C. An Earthropocene Era: Pedia Sapiens Can Choose a Unified, Peaceful, Creative, Ecosphere Future

Earth Charter Initiative. www.earthcharter.org. This is an international program affiliated with the United Nations, empowered by leaders such as Maurice Strong and Mikhael Gorbachov. An Earth Charter has been prepared stating that the sustainable care of the earth should rightly be the primary concern of humanity today. This document along with many other relevant handbooks and materials can be accessed at this website. The Charter leads off with this vital cosmological dimension which draws on both astrophysical science and indigenous wisdom.

An international program affiliated with the United Nations empowered by leaders such as Maurice Strong and Mikhael Gorbachov which has prepared a charter statement that the sustainable care of the earth should rightly be the primary concern of humanity today. This document along with many other relevant handbooks and materials can be accessed at this website. The Charter leads off with this profound cosmological dimension which draws on both astrophysical science and indigenous wisdom.

InVIVO: A Collaborative Network for Planetary Health. www.invivonetwork.com. We are a progressive, humanist, scientific movement promoting both evidence and advocacy for People, Place, Purpose, and Planet. A 2018 informative site for this energetic worldwide option to a plethora of global maladies, as they reach a critical, maybe terminal condition. Formally the InFLAME Global Initiative, its main founder is Susan Prescott, an Australian pediatrician, see herein her paper with Alan Logan for much more. The opening, appropriate image, a painting by Susan, is a half-round Earth with a hand holding it, quite as a gravid pregnancy.

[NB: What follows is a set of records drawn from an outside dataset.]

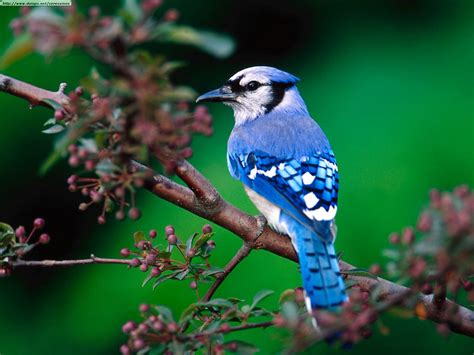 stars animals wallpapers photos blue jay bird cute wallpapers photo gallery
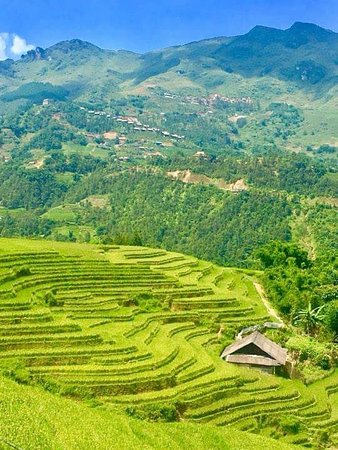 Go SaPa Trek-Tour Photo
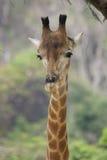 Giraffe-Stutzen u Stockfoto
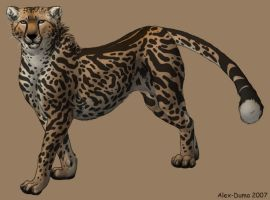 King Cheetah by Alex-Duma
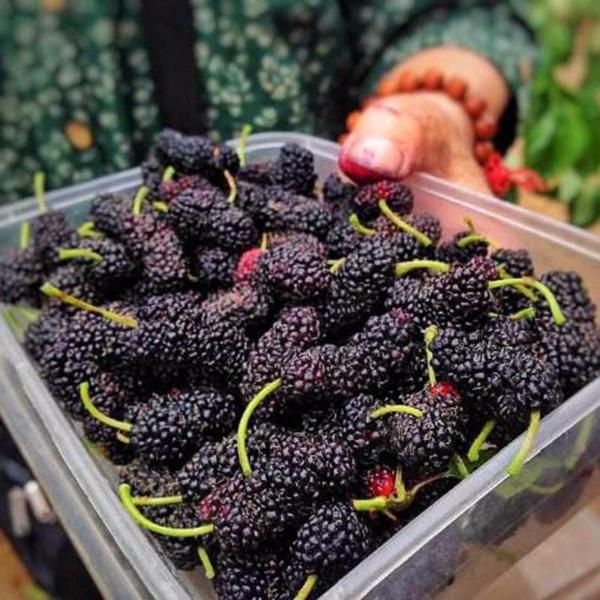 10 Ways To Style Your Very Own Vegetable Garden: Jumbo Thornless Blackberry Seeds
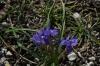 Wildflowers. Batrint AL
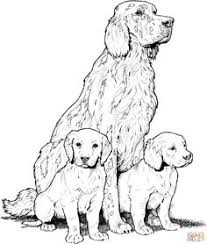 Small Picture Beagle with Puppies favorite Dog Colouring pages Pinterest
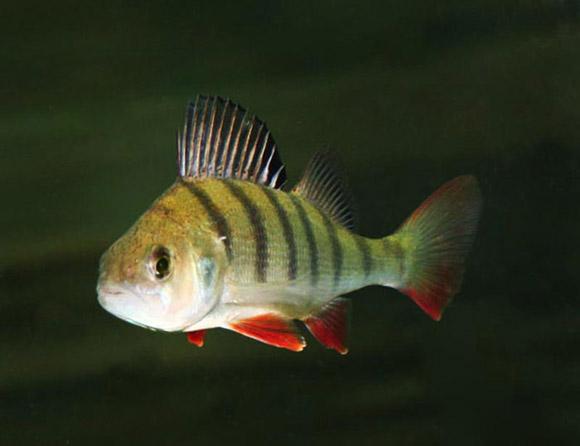 Место обитания: Размер: Вес: Описание: Содержание рыбок: Аквариум...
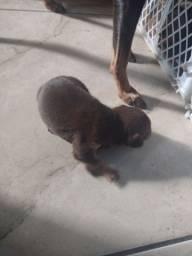 Título do anúncio: Rio de janeiro, Vendo esse cachorro pinscher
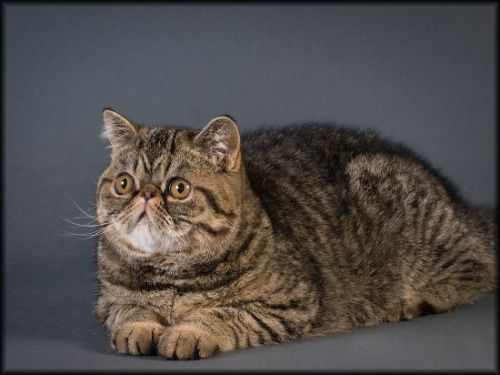 Black Mackerel Tabby Tabby Cat Tabby Cat Colors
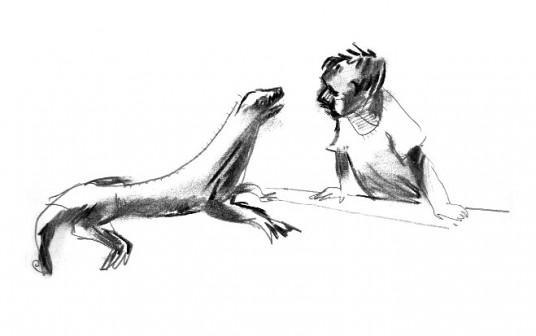 baillairge-iguana
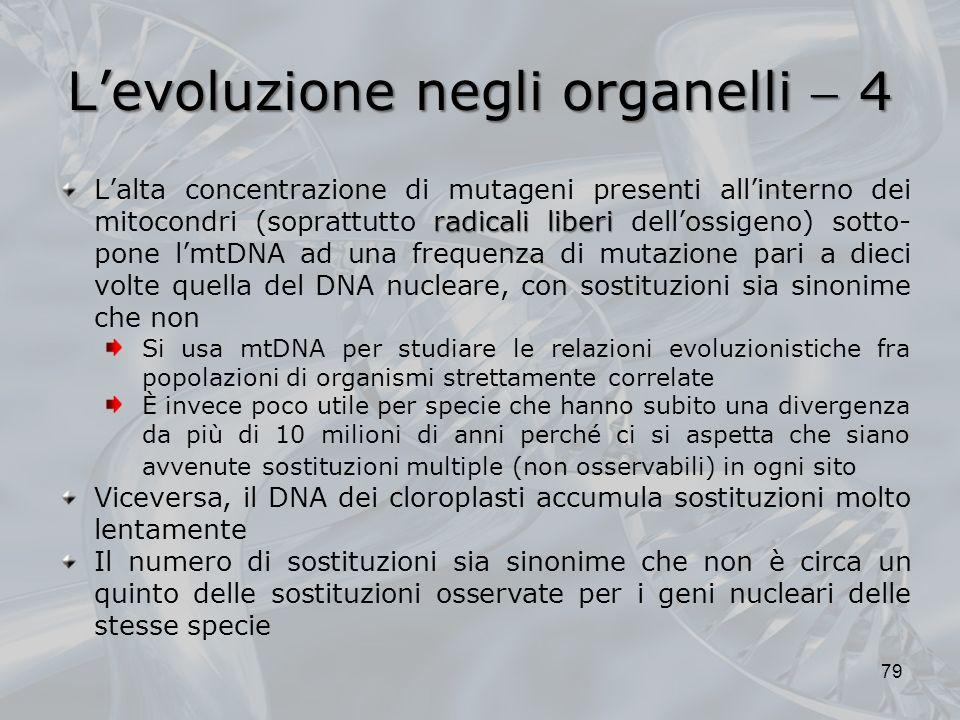 L'evoluzione negli organelli  4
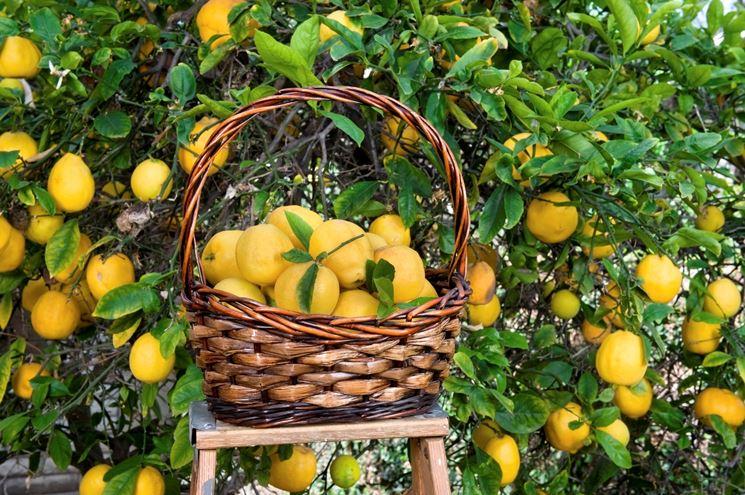 limone raccolta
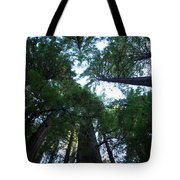 Redwoods II Tote Bag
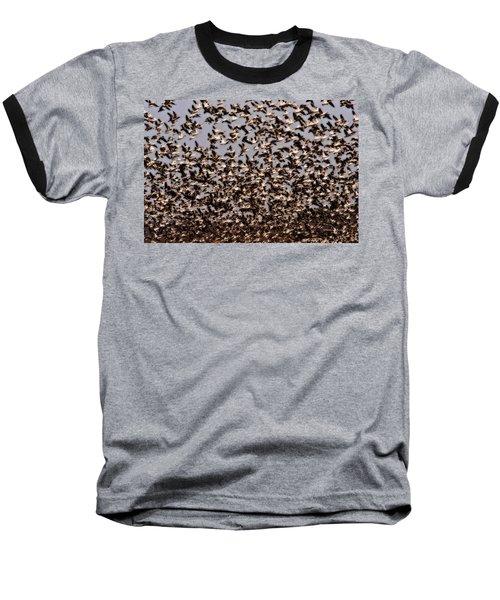 Duck Wall Baseball T-Shirt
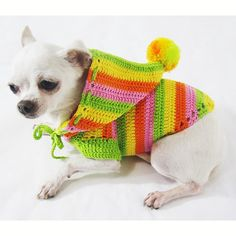 Dog Hoodie Sweatshirt Rasta Colorful Pet Clothing Casual Puppy Clothes Cotton…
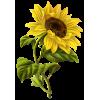 biljke - 植物 -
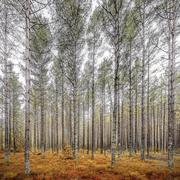 autumn woodland scene - stock photo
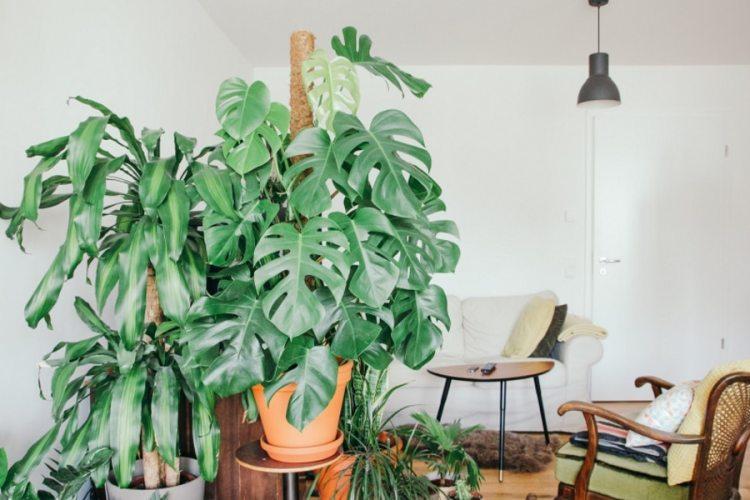 mosntera indoor plant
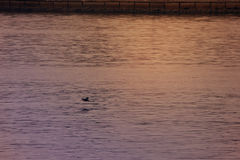 Golvend Water van Overzeese Achtergrond, Doubai, de V.A.E op 21 Juli 2017 Stock Afbeeldingen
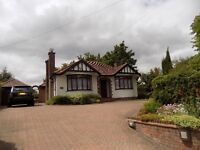 Well Presented Spacious 3/4 Bedroom Bungalow Close to M1 Motorway and Hospital Available Now No DSS
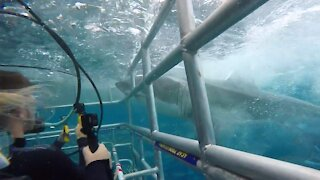 Great White Shark rams into diver cage in South Australia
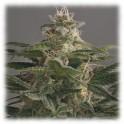 Semillas de marihuana OG Kush - Dinafem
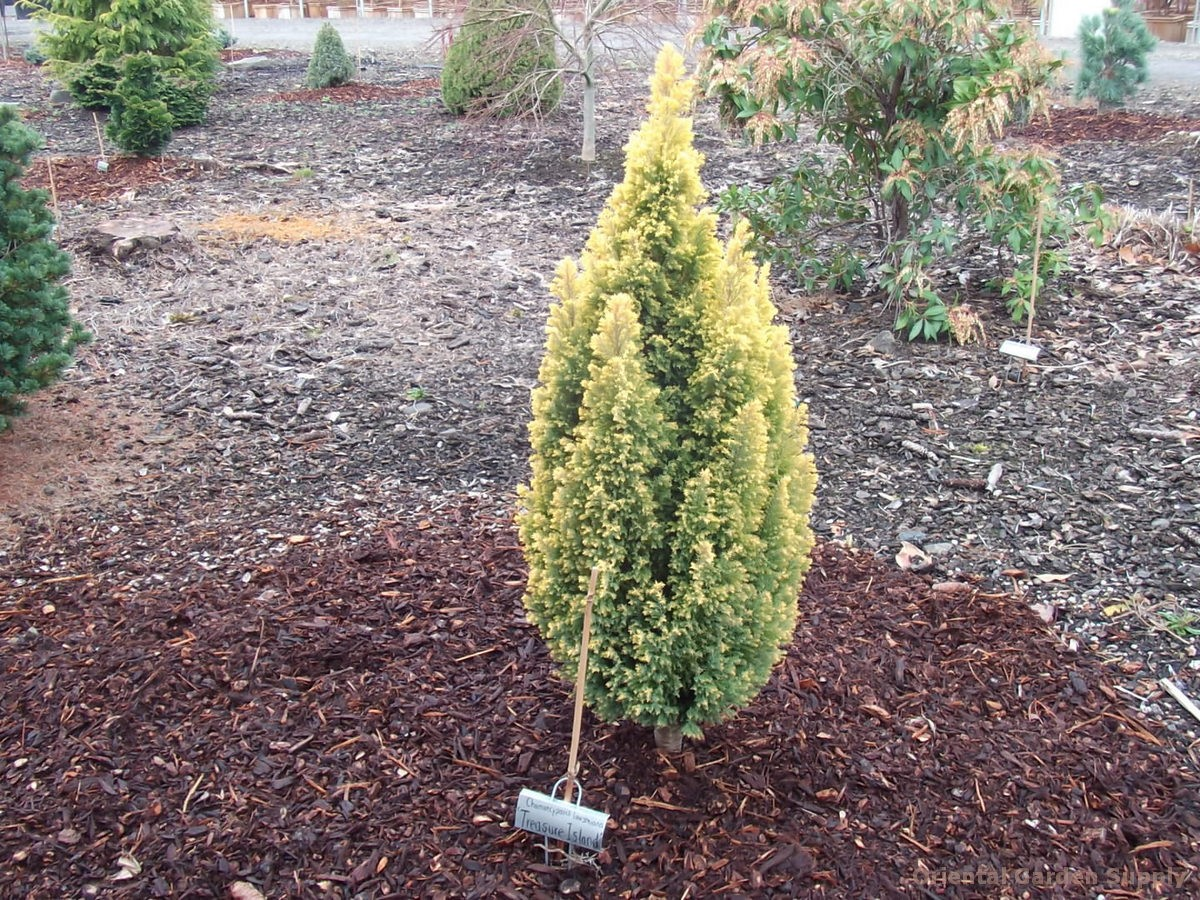 Chamaecyparis lawsoniana 'Treasure Island'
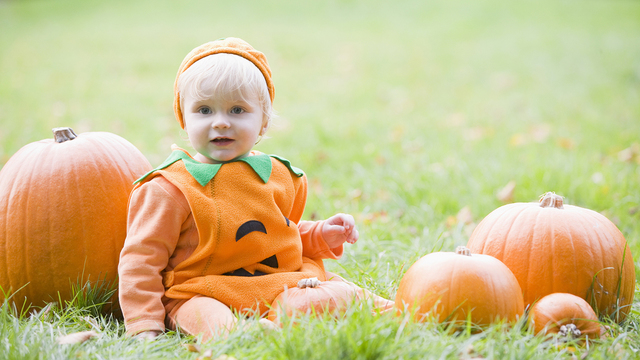 Baby Boy Outdoors In Pumpkin Costume With Real Pumpkins_358711
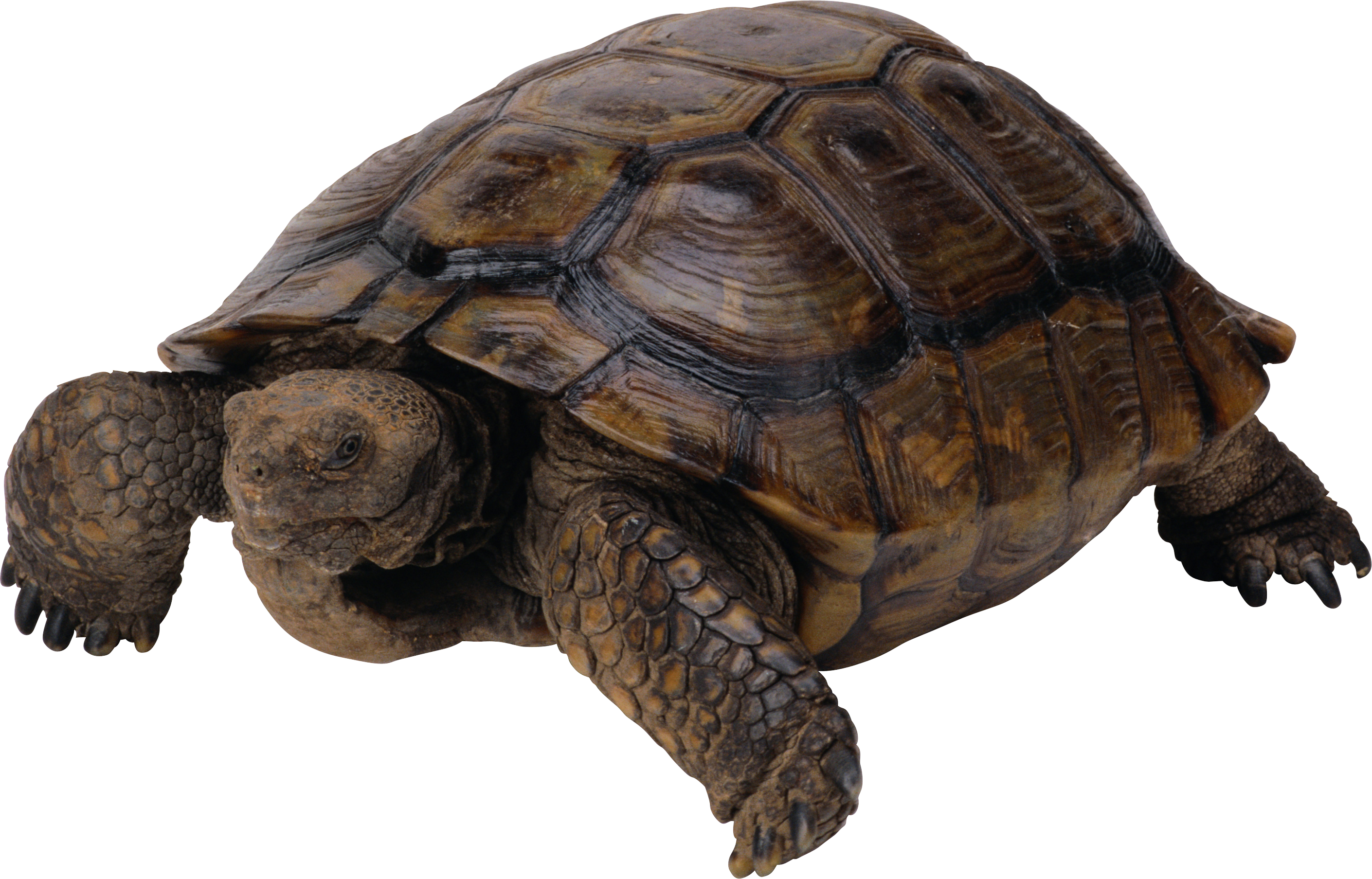 Box Turtle Free Download 16865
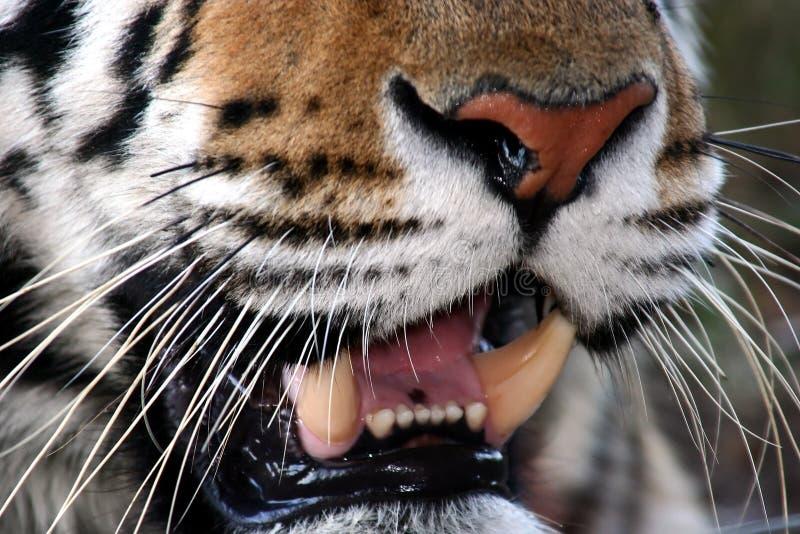 στοματική τίγρη στοκ εικόνα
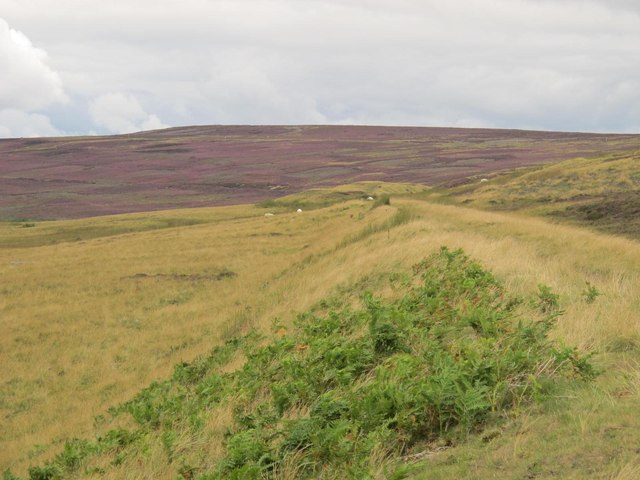 Embankment on the former Weardale & Rookhope Railway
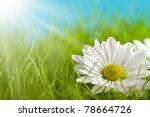 Nature background - beautiful flower on green field - stock photo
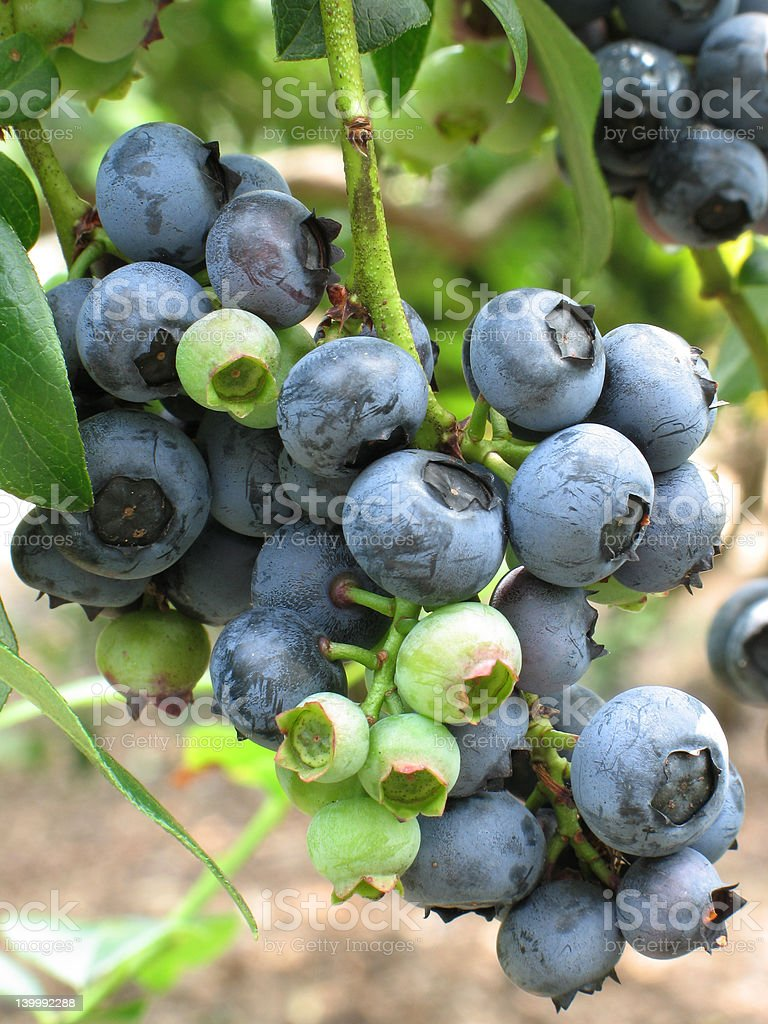 Cluster of blueberries royalty-free stock photo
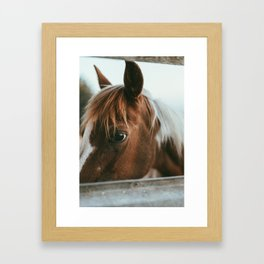 crystal the pony Framed Art Print
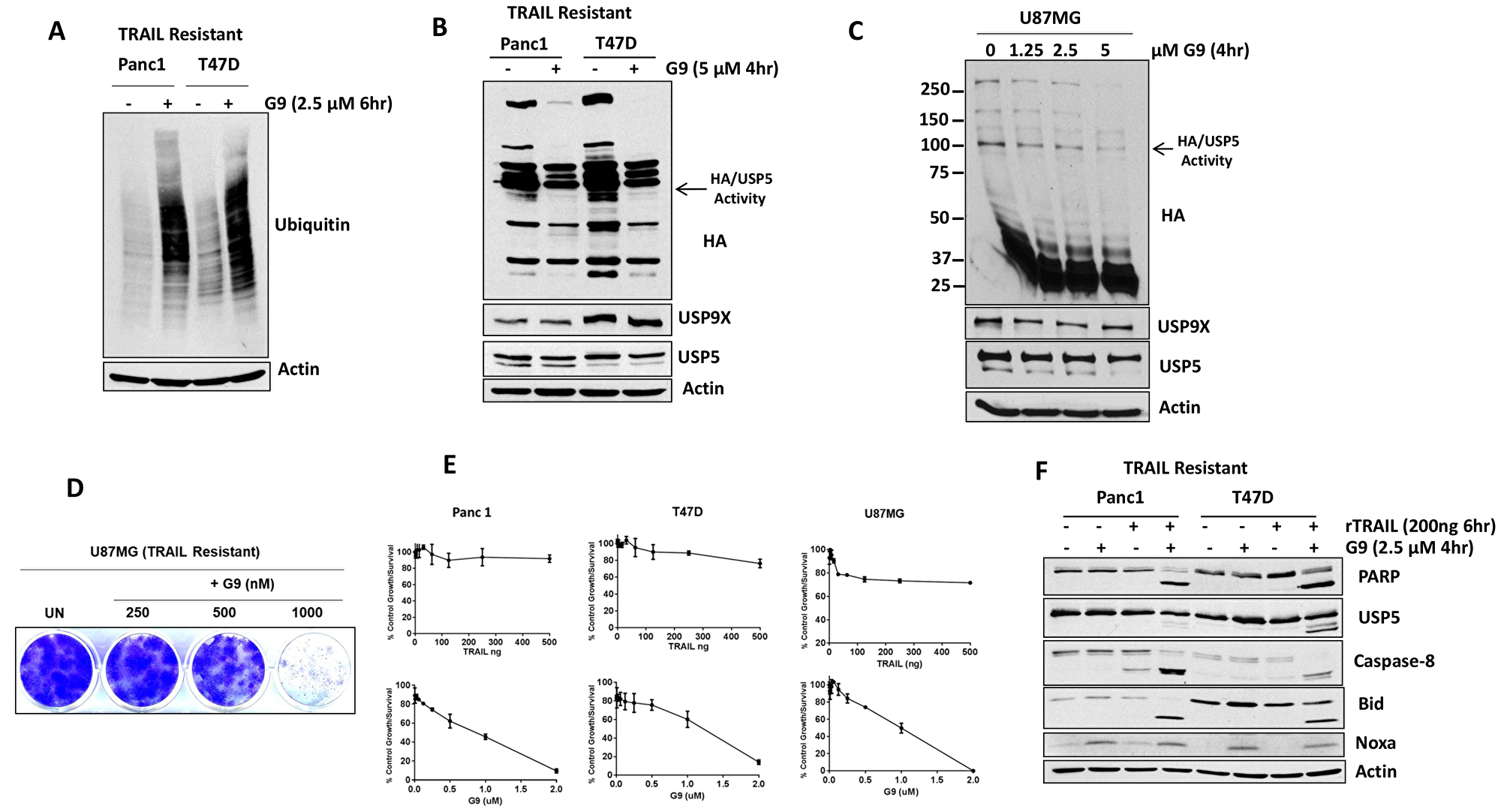 USP5 inhibition overcomes acquired resistance to TRAIL.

The concept of planetary health emphasizes that human health is intricately connected to the health of natural systems within the Earth’s biosphere—and that the health of all species depends on the health, biodiversity and stability of whole systems. Planetary health is a product of human social, political and economic ‘ecosystems’. The global challenges facing humanity include climate change, biodiversity losses, population growth, socioeconomic inequalities, environmental degradation, health disparities, ultra-processed foods, and the pandemic crisis of non-communicable diseases. In addition, there is ongoing political polarization and conflict, and growing ‘dis-ease’ which compromises quality of life. Against this background, personal and public health have become planetary health – and virtually every aspect of society must be allied in this new reality. This will help to strike a balance between socioeconomic development and sustainability, and so foster social and ecological justice.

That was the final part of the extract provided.